= Beethoven Quartet Society =

The Beethoven Quartet Society was a musical society established in 1845 in London dedicated to the String quartets of Ludwig van Beethoven.

The society was established by Thomas Massa Alsager (1779–1846). Its establishment was encouraged by Alsager's "Queen Square Select Society" and John Ella's Musical Union. The Beethoven Quartet Society was based at the Beethoven Rooms at 76 Harley Street, London. Concerts were given under the title "Honour to Beethoven", and included works by other composers. One of its express aims was to study the late quartets from score. After Alsager's death in 1846 French cellist Scipion Rousselot directed the society. Violist Henry Hill (1808–1856) undertook writing the programme notes.

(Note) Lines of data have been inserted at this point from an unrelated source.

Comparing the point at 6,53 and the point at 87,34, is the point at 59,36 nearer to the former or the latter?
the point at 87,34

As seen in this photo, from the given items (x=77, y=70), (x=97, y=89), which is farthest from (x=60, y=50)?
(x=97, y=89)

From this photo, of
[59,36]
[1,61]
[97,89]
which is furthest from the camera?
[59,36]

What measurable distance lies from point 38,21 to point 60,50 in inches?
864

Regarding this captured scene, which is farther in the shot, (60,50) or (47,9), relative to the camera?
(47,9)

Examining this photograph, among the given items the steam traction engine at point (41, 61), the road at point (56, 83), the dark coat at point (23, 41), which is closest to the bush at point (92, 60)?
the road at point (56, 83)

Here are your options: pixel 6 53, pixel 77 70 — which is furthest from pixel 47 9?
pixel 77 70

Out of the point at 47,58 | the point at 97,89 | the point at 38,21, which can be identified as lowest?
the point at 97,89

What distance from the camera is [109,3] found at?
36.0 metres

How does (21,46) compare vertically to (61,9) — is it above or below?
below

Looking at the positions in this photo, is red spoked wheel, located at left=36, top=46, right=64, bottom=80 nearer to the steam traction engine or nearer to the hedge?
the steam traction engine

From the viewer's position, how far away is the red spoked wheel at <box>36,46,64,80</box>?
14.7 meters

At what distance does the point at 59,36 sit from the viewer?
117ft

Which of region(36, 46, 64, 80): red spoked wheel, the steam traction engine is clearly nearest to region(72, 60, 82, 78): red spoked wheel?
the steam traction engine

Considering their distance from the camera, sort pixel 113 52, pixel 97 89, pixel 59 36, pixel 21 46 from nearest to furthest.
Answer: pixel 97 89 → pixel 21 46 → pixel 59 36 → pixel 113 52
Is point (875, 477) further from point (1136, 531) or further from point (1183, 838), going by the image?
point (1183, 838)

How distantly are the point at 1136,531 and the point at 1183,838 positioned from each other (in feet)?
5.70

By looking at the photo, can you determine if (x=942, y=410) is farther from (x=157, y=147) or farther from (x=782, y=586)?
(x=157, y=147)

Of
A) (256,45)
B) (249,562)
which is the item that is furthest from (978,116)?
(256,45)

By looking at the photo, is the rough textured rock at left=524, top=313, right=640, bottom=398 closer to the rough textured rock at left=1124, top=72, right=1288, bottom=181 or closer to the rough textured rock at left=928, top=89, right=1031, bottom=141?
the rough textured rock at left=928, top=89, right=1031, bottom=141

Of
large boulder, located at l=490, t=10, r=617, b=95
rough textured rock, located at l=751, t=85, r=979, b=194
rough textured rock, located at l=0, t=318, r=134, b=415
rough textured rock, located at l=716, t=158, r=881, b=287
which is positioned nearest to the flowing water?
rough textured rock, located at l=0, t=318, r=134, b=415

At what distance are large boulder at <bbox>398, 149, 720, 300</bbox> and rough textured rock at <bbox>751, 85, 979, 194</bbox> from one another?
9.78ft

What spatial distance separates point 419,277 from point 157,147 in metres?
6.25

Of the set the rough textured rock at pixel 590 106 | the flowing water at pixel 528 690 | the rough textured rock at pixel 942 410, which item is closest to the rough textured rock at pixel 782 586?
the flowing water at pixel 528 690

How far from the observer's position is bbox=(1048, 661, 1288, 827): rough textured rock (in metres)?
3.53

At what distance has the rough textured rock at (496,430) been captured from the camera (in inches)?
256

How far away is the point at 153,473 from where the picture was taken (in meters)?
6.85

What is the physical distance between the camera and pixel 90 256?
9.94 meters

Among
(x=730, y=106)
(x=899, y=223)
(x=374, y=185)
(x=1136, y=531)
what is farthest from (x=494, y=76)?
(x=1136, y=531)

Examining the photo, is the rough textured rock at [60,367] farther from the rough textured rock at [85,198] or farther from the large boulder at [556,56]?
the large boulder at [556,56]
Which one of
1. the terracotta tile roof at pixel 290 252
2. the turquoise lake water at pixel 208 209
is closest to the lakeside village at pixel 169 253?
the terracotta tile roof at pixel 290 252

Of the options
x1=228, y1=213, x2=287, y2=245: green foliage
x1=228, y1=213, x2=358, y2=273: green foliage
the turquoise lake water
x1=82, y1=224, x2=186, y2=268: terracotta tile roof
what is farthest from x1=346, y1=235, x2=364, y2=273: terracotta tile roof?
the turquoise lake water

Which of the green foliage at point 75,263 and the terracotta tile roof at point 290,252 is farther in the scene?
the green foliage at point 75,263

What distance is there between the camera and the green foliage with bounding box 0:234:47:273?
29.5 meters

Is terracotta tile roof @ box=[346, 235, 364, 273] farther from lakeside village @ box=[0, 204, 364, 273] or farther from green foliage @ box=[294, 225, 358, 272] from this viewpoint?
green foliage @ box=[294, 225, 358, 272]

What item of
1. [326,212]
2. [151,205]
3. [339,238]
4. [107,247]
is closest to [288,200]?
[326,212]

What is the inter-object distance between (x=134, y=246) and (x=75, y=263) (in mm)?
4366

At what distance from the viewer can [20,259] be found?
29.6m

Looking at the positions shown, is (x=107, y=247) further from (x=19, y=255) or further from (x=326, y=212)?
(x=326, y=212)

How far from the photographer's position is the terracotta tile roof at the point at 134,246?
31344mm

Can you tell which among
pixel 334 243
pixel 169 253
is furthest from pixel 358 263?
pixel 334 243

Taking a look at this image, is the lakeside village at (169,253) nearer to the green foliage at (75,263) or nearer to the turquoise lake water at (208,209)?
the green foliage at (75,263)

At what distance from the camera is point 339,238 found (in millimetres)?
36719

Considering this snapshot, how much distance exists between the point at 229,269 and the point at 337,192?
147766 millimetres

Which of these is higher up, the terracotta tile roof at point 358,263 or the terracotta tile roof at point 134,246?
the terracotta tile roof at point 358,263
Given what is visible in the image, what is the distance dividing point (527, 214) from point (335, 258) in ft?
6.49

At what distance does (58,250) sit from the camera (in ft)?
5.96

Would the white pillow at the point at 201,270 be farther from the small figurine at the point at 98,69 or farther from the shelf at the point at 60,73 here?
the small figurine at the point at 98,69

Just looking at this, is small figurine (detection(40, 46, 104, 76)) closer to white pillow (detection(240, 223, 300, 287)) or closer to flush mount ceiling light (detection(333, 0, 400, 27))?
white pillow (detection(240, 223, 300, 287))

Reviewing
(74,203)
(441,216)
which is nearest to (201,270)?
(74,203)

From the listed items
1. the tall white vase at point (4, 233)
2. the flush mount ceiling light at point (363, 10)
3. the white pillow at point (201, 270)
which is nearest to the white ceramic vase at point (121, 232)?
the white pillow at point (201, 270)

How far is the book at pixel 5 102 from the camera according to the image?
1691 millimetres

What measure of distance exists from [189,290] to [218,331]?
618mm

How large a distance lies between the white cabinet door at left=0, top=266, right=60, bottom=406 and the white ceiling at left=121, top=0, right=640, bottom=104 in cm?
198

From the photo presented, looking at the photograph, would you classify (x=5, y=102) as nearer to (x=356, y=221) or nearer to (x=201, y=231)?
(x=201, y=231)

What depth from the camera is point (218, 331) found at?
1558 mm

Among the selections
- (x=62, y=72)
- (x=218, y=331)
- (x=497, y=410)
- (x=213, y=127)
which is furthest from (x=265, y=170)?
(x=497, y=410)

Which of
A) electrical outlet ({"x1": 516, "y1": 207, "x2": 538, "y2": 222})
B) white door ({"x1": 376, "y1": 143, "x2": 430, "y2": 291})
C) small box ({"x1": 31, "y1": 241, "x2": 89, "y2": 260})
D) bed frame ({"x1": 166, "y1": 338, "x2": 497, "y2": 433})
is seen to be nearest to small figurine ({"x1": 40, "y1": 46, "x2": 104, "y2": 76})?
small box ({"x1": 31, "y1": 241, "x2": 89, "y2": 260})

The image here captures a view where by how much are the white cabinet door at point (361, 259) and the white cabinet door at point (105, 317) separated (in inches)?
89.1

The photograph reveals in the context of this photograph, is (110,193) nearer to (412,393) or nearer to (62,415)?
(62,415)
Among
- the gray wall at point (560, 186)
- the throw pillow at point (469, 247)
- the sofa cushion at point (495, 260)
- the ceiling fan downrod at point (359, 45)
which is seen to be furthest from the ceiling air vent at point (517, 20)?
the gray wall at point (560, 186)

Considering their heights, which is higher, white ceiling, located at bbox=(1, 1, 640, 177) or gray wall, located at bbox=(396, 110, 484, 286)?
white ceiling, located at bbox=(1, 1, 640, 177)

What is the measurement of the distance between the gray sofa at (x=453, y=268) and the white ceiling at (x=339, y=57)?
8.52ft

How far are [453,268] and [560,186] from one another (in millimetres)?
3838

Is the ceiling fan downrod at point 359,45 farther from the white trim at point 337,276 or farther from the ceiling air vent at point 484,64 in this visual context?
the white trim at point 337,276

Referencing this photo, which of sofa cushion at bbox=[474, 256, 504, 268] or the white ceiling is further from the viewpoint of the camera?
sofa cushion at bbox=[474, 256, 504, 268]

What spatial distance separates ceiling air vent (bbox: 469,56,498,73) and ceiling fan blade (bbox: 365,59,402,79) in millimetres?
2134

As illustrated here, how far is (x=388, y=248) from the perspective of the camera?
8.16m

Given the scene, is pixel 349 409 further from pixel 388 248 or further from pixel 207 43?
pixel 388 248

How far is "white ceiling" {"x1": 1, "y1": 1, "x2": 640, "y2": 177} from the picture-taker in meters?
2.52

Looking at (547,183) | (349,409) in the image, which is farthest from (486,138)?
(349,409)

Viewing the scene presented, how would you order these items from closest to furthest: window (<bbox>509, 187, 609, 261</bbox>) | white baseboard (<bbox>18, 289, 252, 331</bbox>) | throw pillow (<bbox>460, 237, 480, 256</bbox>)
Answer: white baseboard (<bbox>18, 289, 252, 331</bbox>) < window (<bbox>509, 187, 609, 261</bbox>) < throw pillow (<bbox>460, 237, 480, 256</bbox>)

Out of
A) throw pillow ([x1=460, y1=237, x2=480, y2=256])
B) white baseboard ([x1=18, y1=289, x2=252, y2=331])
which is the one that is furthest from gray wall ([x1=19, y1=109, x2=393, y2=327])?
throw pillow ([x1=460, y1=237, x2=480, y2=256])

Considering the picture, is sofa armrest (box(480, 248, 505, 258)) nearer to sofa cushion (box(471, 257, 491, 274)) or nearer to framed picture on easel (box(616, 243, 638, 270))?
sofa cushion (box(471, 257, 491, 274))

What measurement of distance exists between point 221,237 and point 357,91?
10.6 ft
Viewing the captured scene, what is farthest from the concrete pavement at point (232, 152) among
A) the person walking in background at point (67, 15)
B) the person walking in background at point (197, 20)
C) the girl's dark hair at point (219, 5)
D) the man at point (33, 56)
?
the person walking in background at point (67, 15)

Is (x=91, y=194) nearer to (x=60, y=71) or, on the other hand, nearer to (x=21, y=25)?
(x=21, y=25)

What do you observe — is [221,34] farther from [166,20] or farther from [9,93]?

The society were the first to present a performance of the complete cycle of the Beethoven string quartets, running from 21 April 1845 and 16 June 1845, with Camillo Sivori, Prosper Sainton, Henry Hill and Scipion Rousselot.

Other musicians, who played at the society's concerts, include Joseph Joachim, Henryk Wieniawski (both as violinist and violist), Heinrich Wilhelm Ernst, Alfredo Piatti, Louis Ries, William Sterndale Bennett and Ludwig Straus.

One particular line-up during the 1850s was noted by Joachim's biographer Andreas Moser with Joachim and Ernst playing the violin, Wieniawski the viola, and Piatti the cello. This has been considered unlikely since Ernst's last stay is said to date from 1858, but a photograph from 1859 indeed shows the four virtuosi together.

Hector Berlioz attended at least one of the society's concerts at the "New Beethoven Room" (at the building at 27 Queen Anne Street, where Berlioz lived) and this made enough of an impression to mention it in his book Evenings with the Orchestra.